> _WHAT THE EXERCISE ASKS_
Return, word for word, only the lines from the one containing "Within the snapshot" through the last line of the entries.

> _RECORDS FOR THIS TASK_
____

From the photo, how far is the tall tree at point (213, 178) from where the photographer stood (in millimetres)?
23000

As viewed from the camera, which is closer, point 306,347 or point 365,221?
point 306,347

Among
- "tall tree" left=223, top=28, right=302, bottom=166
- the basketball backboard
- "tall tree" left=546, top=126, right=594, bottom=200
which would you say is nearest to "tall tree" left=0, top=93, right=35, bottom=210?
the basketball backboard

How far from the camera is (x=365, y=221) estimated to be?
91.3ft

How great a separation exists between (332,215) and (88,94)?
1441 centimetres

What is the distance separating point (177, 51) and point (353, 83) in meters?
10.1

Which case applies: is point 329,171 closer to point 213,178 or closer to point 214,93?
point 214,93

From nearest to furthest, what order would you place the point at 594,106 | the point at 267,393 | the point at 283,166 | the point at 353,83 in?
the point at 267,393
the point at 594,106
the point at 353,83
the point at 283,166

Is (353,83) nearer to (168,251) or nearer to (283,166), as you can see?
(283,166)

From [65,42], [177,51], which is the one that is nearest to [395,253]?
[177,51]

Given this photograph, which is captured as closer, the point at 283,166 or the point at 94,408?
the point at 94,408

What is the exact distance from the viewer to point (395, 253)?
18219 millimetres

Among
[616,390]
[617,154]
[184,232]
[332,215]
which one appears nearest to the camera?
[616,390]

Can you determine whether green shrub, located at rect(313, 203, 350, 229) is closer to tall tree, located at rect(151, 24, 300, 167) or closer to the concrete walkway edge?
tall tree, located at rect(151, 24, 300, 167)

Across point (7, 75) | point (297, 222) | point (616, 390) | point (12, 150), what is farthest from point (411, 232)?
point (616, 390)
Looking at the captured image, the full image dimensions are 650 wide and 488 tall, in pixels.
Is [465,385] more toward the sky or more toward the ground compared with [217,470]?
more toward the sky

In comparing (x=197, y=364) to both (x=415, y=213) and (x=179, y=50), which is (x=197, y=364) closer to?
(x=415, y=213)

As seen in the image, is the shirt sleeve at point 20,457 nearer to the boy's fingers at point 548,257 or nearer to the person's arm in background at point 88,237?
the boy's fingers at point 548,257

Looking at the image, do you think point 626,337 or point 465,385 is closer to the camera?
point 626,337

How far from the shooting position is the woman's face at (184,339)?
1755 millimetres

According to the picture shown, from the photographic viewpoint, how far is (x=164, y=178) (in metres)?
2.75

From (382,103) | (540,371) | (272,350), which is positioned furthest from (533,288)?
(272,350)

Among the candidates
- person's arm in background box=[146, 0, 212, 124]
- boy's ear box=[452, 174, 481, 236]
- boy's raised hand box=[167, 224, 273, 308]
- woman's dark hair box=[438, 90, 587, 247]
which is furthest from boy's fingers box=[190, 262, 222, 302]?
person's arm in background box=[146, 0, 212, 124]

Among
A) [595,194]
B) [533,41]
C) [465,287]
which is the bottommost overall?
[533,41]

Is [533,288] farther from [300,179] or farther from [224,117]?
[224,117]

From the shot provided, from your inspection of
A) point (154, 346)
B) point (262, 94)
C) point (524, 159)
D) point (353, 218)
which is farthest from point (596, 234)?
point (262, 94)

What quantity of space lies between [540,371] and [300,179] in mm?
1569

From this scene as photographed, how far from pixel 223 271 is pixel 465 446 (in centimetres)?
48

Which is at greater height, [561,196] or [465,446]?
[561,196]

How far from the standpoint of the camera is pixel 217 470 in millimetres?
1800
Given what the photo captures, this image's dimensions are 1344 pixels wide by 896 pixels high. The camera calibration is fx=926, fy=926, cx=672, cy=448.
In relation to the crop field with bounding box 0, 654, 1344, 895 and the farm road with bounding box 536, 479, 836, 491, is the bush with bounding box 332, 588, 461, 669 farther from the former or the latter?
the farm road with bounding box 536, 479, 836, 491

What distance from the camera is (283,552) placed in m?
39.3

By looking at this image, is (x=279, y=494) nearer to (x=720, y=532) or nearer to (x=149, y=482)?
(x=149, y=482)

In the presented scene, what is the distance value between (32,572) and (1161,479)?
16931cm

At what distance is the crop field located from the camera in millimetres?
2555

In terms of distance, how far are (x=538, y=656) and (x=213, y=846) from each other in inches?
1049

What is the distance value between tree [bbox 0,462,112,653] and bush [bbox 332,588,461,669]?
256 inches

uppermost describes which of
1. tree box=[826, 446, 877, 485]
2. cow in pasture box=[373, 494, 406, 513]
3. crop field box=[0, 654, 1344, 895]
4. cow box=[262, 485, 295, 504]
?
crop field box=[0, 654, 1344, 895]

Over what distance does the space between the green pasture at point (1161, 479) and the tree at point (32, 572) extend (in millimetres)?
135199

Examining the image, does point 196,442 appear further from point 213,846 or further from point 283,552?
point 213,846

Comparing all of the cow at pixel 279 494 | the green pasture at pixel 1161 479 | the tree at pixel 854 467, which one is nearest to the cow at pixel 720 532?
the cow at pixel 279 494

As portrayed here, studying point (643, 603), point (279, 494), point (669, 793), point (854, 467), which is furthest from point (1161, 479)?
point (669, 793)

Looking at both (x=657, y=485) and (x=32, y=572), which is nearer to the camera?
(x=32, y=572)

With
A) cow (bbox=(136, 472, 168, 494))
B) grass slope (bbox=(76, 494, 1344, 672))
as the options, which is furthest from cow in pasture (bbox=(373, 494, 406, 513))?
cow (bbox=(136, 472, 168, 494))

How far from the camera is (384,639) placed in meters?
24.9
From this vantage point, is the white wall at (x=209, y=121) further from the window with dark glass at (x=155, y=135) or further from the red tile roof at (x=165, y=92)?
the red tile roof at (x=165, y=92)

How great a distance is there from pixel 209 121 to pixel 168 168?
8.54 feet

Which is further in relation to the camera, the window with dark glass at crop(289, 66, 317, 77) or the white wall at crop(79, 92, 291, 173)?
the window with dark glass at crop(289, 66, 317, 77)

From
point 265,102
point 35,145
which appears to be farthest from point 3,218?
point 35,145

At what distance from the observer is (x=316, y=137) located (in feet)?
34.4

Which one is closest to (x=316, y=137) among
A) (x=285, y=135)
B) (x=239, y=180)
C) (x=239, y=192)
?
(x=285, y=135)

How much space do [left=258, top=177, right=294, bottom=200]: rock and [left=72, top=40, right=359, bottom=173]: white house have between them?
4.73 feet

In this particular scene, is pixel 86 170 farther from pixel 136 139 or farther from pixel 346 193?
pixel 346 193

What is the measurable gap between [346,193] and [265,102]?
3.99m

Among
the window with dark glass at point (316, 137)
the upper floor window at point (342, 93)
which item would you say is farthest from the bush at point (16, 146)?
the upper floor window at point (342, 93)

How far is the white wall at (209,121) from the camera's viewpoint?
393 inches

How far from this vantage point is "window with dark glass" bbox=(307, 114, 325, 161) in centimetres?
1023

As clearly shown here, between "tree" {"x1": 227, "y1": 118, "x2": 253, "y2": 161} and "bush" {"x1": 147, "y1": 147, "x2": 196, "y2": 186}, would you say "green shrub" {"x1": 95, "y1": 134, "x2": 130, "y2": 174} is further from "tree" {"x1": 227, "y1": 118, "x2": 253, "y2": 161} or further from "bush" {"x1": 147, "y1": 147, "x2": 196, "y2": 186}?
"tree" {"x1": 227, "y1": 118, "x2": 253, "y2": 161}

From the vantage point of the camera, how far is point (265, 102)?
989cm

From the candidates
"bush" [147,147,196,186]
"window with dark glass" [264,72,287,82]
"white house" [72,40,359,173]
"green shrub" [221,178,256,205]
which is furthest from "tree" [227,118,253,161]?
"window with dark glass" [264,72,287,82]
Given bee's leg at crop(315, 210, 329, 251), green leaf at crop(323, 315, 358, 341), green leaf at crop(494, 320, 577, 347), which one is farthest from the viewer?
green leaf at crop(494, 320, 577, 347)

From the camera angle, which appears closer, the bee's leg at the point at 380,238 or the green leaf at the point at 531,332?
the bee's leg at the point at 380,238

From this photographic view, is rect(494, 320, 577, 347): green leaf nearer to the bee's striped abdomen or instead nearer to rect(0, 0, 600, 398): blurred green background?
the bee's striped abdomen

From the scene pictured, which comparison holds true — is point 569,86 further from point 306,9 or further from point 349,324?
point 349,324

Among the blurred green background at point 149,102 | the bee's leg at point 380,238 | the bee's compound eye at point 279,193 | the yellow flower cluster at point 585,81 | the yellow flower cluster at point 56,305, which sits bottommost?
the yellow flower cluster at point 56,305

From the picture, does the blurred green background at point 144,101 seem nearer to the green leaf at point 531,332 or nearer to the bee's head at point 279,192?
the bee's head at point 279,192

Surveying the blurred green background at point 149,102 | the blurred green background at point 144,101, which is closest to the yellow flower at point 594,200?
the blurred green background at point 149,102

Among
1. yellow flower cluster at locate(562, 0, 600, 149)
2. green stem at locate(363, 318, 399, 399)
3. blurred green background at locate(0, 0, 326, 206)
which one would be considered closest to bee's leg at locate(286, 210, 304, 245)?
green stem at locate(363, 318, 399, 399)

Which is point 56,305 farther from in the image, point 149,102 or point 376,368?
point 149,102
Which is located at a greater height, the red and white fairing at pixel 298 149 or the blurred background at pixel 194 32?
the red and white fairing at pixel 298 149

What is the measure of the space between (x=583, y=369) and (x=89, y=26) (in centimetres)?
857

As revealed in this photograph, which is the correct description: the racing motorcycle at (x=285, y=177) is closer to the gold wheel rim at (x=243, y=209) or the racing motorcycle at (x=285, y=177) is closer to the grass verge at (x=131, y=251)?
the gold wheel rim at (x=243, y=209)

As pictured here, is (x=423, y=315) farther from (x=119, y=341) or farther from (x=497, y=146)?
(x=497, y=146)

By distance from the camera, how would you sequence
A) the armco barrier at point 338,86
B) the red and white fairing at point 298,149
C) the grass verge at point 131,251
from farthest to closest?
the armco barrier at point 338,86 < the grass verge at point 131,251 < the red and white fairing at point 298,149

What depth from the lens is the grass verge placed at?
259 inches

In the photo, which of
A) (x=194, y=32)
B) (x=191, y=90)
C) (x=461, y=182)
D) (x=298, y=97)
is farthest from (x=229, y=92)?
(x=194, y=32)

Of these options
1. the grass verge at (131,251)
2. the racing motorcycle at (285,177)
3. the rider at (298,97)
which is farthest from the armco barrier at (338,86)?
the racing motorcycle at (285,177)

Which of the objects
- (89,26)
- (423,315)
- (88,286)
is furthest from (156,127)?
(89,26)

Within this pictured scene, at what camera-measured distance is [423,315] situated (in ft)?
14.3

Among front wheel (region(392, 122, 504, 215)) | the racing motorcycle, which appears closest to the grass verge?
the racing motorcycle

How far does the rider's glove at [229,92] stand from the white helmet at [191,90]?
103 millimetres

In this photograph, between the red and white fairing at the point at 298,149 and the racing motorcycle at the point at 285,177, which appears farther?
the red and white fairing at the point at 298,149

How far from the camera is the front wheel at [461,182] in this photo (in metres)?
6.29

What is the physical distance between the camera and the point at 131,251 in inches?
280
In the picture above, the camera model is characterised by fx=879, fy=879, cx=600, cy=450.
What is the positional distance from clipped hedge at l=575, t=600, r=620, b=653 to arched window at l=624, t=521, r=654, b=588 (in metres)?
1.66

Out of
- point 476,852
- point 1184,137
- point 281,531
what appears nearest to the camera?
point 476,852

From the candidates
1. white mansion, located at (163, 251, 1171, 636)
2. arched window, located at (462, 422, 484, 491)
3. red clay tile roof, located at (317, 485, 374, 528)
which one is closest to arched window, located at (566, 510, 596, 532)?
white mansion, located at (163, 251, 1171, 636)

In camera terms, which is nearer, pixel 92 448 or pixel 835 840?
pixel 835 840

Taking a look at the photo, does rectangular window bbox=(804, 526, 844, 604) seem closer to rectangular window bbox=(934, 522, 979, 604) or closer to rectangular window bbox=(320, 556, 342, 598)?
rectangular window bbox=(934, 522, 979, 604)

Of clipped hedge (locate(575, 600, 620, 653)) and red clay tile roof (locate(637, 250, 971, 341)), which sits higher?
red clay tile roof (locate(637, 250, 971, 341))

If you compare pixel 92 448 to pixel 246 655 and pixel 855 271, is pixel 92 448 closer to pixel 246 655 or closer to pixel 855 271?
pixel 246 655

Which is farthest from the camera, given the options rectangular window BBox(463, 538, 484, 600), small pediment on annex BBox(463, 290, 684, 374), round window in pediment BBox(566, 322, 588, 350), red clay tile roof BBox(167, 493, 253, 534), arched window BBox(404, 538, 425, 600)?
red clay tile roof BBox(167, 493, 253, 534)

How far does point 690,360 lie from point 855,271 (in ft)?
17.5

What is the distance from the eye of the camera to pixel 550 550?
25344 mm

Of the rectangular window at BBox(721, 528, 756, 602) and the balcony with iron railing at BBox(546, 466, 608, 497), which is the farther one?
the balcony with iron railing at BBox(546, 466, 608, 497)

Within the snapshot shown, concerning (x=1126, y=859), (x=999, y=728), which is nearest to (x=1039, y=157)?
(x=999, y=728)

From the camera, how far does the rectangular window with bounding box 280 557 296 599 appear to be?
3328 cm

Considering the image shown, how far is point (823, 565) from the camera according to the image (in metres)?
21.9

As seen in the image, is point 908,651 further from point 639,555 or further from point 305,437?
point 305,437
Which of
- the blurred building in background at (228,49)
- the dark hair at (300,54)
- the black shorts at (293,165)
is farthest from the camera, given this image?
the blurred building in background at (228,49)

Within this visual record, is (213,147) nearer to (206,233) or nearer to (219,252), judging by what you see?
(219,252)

____

> _ANSWER TO THIS PROBLEM_
Within the snapshot shown, concerning (x=1126, y=859), (x=999, y=728), which is nearest to (x=1039, y=157)?
(x=999, y=728)

From the camera, how far does the rectangular window with bounding box 280 557 296 599 appear to be?
3328 cm

Considering the image shown, how far is point (823, 565) from the camera according to the image (in metres)?
21.9

As seen in the image, is point 908,651 further from point 639,555 or further from point 305,437?
point 305,437
Which of
- the blurred building in background at (228,49)
- the dark hair at (300,54)
- the black shorts at (293,165)
is farthest from the camera, given this image?
the blurred building in background at (228,49)

Within this visual record, is (213,147) nearer to (206,233) or nearer to (219,252), judging by what you see?
(219,252)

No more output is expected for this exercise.